Processing algorithm. Algorithm 2 computes the Star Join using random access, as depicted by the workflow in Fig. 4. The algorithm receives as input a Star Join query Q, a fact table F, a set of dimensions ${D_{j}}$ , and a set of dBJIs ${B i t}$ . Lastly, the argument JoinMethod $(\cdot)$ of Algorithm 2 can be any join algorithm (e.g. cascade join or a broadcast join). The algorithm starts by the Processing Layer loading the necessary bitmap structures and construct S ${}_{Q}= \cup_{j} B i t_{Q}^{P_{j}}$ on line 1 (green lines in Fig. 4). In line 2, this list is passed through DistributedRandomAccess $(\cdot)$ to the Access Layer to employ the primary index and retrieve the necessary tuples from the fact table (blue lines). Then, the dimension tables required in the query Q are loaded via full scan (blue lines below the Full Scan sign), filtered, and joined with the fact table in lines 3-6 (red lines). If necessary, the result can be grouped and/or sorted between lines 6 and 7, depending on the clauses present in the query Q.
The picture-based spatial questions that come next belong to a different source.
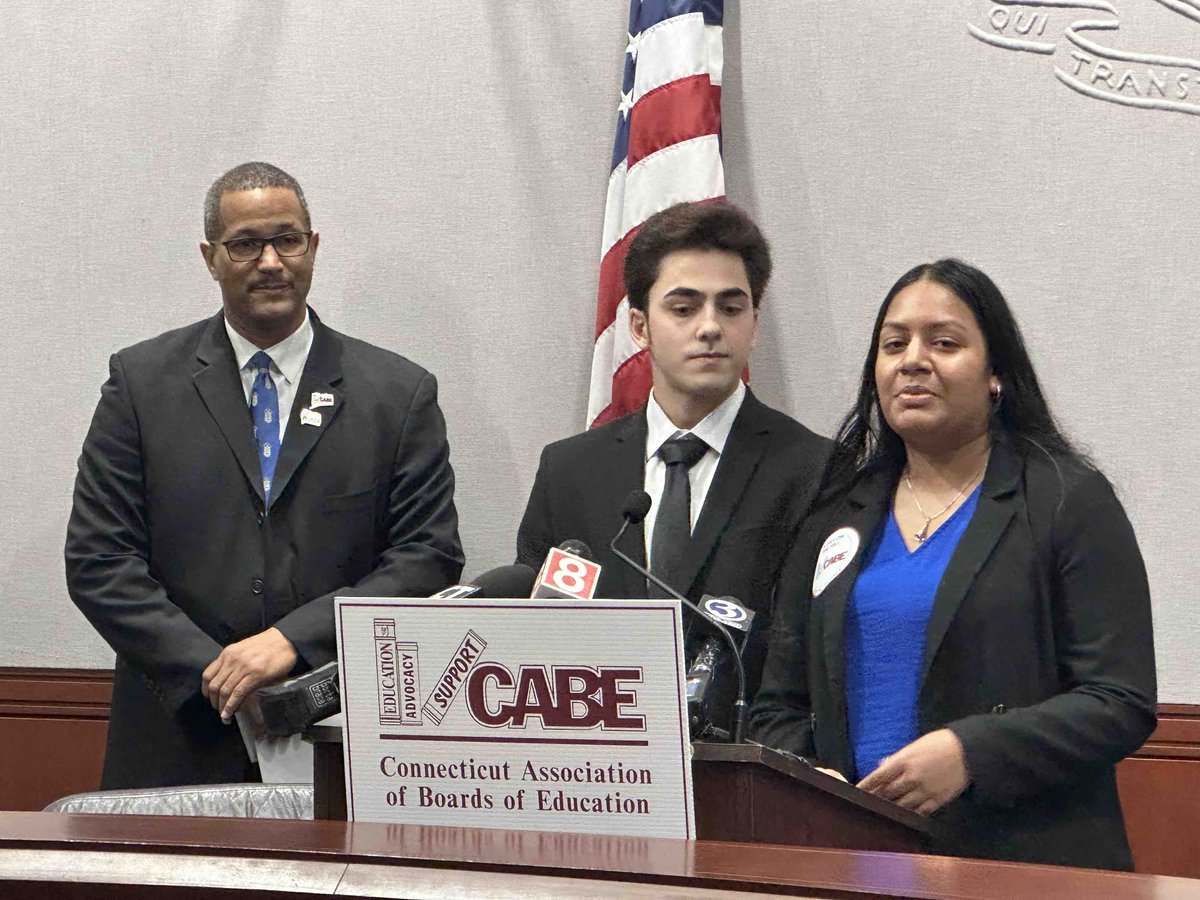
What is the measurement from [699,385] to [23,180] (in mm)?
2235

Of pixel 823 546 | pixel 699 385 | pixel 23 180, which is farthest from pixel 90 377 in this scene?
pixel 823 546

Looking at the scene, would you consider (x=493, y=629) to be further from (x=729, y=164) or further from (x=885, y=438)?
(x=729, y=164)

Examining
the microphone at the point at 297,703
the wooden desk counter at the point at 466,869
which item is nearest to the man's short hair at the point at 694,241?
the microphone at the point at 297,703

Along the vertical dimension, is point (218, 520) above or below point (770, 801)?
above

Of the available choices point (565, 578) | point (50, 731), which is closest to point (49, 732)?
point (50, 731)

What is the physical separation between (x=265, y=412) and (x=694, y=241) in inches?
38.5

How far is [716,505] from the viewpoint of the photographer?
264 centimetres

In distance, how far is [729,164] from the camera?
3.73 meters

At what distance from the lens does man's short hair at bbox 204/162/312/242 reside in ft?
10.4

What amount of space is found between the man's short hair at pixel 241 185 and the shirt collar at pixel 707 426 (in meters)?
0.90

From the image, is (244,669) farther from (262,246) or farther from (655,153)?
(655,153)

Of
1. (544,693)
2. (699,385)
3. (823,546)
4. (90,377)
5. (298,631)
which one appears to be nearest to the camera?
(544,693)

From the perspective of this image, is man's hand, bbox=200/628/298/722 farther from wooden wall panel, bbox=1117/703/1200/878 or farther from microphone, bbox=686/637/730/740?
wooden wall panel, bbox=1117/703/1200/878

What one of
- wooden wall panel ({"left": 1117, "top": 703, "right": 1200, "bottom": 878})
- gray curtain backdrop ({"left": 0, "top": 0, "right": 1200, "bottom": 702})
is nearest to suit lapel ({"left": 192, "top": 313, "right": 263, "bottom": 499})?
gray curtain backdrop ({"left": 0, "top": 0, "right": 1200, "bottom": 702})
Workflow of our solution on a Hadoop-based instance of the architecture and distributed Bitmap Join Index (dBJI).

Complexity. Because of the complexity in evaluating $Q$ from Theorem 1, Algorithm 2 processes Star Joins in linear time. Although the specific methodology depends on the specific implementation, the distributed random access performed in line 2 retrieves the list in $Q$ one by one, i.e., it runs in linear time. Lines 3 through 6 in Algorithm 2 retrieve the dimensions involved and performs a join operation.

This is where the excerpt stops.